* [What you have to do]:
Copy the following lines over without any changes, from start to finish.

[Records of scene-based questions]
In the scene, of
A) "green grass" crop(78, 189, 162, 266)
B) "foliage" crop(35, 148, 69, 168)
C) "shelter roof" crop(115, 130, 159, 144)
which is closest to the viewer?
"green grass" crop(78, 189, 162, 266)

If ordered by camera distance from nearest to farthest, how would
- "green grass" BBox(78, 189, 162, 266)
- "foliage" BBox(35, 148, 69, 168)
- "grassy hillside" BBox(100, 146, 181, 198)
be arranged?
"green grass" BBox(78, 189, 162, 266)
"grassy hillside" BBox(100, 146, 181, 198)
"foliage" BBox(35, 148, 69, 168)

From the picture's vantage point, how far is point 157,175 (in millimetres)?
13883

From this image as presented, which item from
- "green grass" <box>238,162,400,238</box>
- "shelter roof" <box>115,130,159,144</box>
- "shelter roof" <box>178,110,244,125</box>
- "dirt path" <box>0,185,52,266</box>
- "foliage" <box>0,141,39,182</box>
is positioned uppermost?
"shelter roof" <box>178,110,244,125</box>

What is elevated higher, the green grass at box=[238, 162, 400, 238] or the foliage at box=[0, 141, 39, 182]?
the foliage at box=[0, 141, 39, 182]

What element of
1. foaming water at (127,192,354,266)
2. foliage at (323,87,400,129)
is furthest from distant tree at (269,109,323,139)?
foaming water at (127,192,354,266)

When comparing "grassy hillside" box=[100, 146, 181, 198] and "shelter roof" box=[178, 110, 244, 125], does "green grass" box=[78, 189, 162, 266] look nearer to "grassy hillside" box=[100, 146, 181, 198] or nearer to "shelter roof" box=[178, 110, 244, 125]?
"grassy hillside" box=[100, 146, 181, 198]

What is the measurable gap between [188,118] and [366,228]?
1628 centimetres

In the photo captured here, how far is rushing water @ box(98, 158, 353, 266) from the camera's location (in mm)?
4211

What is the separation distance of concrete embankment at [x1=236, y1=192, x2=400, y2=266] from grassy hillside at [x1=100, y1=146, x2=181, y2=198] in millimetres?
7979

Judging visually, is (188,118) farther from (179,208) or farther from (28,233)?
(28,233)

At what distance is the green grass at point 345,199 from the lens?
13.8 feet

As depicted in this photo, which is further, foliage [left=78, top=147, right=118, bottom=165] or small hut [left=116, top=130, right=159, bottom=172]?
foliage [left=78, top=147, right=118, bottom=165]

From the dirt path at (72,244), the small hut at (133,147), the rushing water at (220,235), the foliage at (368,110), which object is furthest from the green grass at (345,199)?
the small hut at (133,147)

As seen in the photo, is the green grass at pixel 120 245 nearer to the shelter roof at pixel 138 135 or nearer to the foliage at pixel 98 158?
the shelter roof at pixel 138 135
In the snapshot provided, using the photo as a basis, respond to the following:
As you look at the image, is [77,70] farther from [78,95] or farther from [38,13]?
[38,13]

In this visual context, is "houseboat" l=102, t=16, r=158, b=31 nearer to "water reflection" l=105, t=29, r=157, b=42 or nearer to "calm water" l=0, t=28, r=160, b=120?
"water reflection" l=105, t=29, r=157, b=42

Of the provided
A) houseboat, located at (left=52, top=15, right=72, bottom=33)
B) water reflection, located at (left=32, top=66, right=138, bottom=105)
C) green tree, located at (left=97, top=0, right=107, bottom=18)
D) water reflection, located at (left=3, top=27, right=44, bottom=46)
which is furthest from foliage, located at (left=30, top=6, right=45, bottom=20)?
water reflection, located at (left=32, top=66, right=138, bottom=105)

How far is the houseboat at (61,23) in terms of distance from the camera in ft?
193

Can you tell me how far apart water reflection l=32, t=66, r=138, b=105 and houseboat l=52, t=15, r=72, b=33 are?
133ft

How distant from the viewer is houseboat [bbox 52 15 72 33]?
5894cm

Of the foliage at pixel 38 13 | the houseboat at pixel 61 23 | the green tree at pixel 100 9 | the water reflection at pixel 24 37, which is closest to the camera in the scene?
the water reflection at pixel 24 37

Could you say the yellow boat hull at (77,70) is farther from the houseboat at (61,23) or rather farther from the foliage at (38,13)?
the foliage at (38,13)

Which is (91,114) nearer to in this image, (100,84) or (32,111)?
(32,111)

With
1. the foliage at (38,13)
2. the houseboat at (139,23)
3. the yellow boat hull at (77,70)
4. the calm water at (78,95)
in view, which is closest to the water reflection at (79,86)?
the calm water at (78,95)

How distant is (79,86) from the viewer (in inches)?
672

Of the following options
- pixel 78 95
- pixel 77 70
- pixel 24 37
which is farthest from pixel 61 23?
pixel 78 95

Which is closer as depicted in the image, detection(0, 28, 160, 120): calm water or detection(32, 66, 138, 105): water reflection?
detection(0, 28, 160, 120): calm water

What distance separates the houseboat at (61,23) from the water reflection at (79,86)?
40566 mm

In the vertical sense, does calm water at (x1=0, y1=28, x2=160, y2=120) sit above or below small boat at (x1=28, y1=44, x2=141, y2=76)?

* [Task solution]:
In the scene, of
A) "green grass" crop(78, 189, 162, 266)
B) "foliage" crop(35, 148, 69, 168)
C) "shelter roof" crop(115, 130, 159, 144)
which is closest to the viewer?
"green grass" crop(78, 189, 162, 266)

If ordered by camera distance from nearest to farthest, how would
- "green grass" BBox(78, 189, 162, 266)
- "foliage" BBox(35, 148, 69, 168)
- "grassy hillside" BBox(100, 146, 181, 198)
be arranged?
"green grass" BBox(78, 189, 162, 266)
"grassy hillside" BBox(100, 146, 181, 198)
"foliage" BBox(35, 148, 69, 168)

From the picture's vantage point, how far is point 157,175 (in millimetres)?
13883

From this image as presented, which item from
- "green grass" <box>238,162,400,238</box>
- "shelter roof" <box>115,130,159,144</box>
- "shelter roof" <box>178,110,244,125</box>
- "dirt path" <box>0,185,52,266</box>
- "foliage" <box>0,141,39,182</box>
is positioned uppermost?
"shelter roof" <box>178,110,244,125</box>

What is elevated higher, the green grass at box=[238, 162, 400, 238] or the foliage at box=[0, 141, 39, 182]?
the foliage at box=[0, 141, 39, 182]

What element of
1. foaming water at (127,192,354,266)
2. foliage at (323,87,400,129)
is furthest from distant tree at (269,109,323,139)?
foaming water at (127,192,354,266)

When comparing "grassy hillside" box=[100, 146, 181, 198] and "shelter roof" box=[178, 110, 244, 125], does "green grass" box=[78, 189, 162, 266] look nearer to "grassy hillside" box=[100, 146, 181, 198] or nearer to "shelter roof" box=[178, 110, 244, 125]?
"grassy hillside" box=[100, 146, 181, 198]

What is the measurable gap between [188,118] and [366,228]?
1628 centimetres

In the photo captured here, how far is rushing water @ box(98, 158, 353, 266) from the camera's location (in mm)?
4211

What is the separation distance of concrete embankment at [x1=236, y1=192, x2=400, y2=266] from grassy hillside at [x1=100, y1=146, x2=181, y2=198] in millimetres?
7979

Judging visually, is (188,118) farther from (179,208) or farther from (28,233)?
(28,233)

At what distance is the green grass at point 345,199 from the lens?
13.8 feet

As depicted in this photo, which is further, foliage [left=78, top=147, right=118, bottom=165] or small hut [left=116, top=130, right=159, bottom=172]?
foliage [left=78, top=147, right=118, bottom=165]

From the dirt path at (72,244), the small hut at (133,147), the rushing water at (220,235), the foliage at (368,110), which object is furthest from the green grass at (345,199)?
the small hut at (133,147)

As seen in the photo, is the green grass at pixel 120 245 nearer to the shelter roof at pixel 138 135 or nearer to the foliage at pixel 98 158?
the shelter roof at pixel 138 135
In the snapshot provided, using the photo as a basis, respond to the following:
As you look at the image, is [77,70] farther from [78,95] or farther from [38,13]?
[38,13]

In this visual context, is "houseboat" l=102, t=16, r=158, b=31 nearer to "water reflection" l=105, t=29, r=157, b=42 or nearer to "calm water" l=0, t=28, r=160, b=120?
"water reflection" l=105, t=29, r=157, b=42

Of the provided
A) houseboat, located at (left=52, top=15, right=72, bottom=33)
B) water reflection, located at (left=32, top=66, right=138, bottom=105)
C) green tree, located at (left=97, top=0, right=107, bottom=18)
D) water reflection, located at (left=3, top=27, right=44, bottom=46)
which is furthest from foliage, located at (left=30, top=6, right=45, bottom=20)?
water reflection, located at (left=32, top=66, right=138, bottom=105)

How far is the houseboat at (61,23) in terms of distance from the camera in ft?
193

Can you tell me how far apart water reflection l=32, t=66, r=138, b=105 and houseboat l=52, t=15, r=72, b=33 are?
133ft

How distant from the viewer is houseboat [bbox 52 15 72 33]?
5894cm

Of the foliage at pixel 38 13 | the houseboat at pixel 61 23 | the green tree at pixel 100 9 | the water reflection at pixel 24 37, which is closest to the camera in the scene?
the water reflection at pixel 24 37

Could you say the yellow boat hull at (77,70) is farther from the houseboat at (61,23) or rather farther from the foliage at (38,13)?
the foliage at (38,13)

Which is (91,114) nearer to in this image, (100,84) or (32,111)?
(32,111)

With
1. the foliage at (38,13)
2. the houseboat at (139,23)
3. the yellow boat hull at (77,70)
4. the calm water at (78,95)
in view, which is closest to the water reflection at (79,86)?
the calm water at (78,95)

How distant is (79,86) from the viewer (in inches)?
672

Of the following options
- pixel 78 95
- pixel 77 70
- pixel 24 37
which is farthest from pixel 61 23?
pixel 78 95

Which is closer as depicted in the image, detection(0, 28, 160, 120): calm water or detection(32, 66, 138, 105): water reflection?
detection(0, 28, 160, 120): calm water

What distance separates the houseboat at (61,23) from the water reflection at (79,86)?
40566 mm

In the vertical sense, does calm water at (x1=0, y1=28, x2=160, y2=120) sit above or below small boat at (x1=28, y1=44, x2=141, y2=76)?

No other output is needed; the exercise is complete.